Another example includes religion and cultural beliefs, this could include Jehovah’s witnesses who by their religion do not agree with blood transfusions and therefore in situations whereby they are in hospital and require a blood transfusion to survive, the rights and duties of the professional may also conflict with those of the individuals who requires the blood transfusion and a decision will have to be made for the best course of action.
In this case although the ethical morals of the professional will need to be understood, the service users religious needs will have to be met and the blood transfusion would not be able to be undertaken unless the individual signs for confirmation or if they are not in the right state at that moment in time that an advocate is there to sign on behalf of their needs.
Thirdly two individuals which are living in supported tenancy in the community who have learning disabilities have become close in the last few months and have started hugging and holding hands yet when one of the individuals reveals this to a support worker the support worker begins to get concerned and discusses the situation with their supervisor who then restricted the two individuals outings so that they can no longer be together without telling the individuals.
In this case the support worker believes that she is protecting the two individuals however it is evident that that these two individuals are not being allowed their independence and this is affecting both of their quality of lives.
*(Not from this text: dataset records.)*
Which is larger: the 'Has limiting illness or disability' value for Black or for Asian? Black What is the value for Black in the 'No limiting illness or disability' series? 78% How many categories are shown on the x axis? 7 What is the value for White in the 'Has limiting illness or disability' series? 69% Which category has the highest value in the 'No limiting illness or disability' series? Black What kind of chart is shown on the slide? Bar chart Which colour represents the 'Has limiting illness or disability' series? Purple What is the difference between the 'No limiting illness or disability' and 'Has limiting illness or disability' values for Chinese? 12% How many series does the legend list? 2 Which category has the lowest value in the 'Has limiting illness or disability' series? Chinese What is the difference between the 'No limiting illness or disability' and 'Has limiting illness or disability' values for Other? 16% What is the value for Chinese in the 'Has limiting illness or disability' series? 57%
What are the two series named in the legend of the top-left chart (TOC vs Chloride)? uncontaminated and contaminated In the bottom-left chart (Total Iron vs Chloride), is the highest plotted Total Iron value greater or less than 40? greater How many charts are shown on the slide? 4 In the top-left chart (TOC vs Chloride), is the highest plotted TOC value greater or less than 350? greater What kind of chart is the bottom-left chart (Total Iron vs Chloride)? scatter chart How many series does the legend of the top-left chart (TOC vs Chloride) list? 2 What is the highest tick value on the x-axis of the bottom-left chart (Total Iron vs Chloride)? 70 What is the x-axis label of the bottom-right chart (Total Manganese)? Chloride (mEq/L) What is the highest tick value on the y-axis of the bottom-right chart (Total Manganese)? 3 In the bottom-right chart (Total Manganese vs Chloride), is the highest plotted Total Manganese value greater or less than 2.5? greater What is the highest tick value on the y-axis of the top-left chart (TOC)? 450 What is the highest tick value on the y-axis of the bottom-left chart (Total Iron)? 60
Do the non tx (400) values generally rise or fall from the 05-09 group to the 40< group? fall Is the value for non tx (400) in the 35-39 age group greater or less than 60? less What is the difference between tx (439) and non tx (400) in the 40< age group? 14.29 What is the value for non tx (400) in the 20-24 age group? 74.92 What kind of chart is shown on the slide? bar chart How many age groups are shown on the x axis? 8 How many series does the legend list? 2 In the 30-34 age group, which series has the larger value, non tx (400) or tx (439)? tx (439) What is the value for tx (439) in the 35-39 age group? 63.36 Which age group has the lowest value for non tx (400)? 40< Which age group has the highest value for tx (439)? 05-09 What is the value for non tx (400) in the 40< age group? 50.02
This is an example of benevolent oppression and it is evident that the support worker and the professionals working with should be more aware of ethical principles. In this case I believe that the two learning disability individuals should have been spoken to and the matter should have been discussed with them first before any action was implemented.
Keeping the individuals out of the loop prevented them from having a say in their care and they were not allowed the independence to choose how they spend their life and who they spend their life with. In conclusion ethical principles are a key part in the delivery of patient care and each service needs to have the appropriate policies and procedures for guidelines on how the professionals should act when ethical dilemmas arise.
There are numerous benefits of delivering care in an ethical approach for reasons such as the individuals independence and rights are respected and taken into account, the individual is empowered and therefore feels confident in the fact that they have the power to say what happens in their care and how they live their life. Other reasons include factors such as the individuals dignity will be respected which will rise their self-concept and they won’t feel like a waste of space who isn’t able to care for themselves and instead will feel respected and cared for.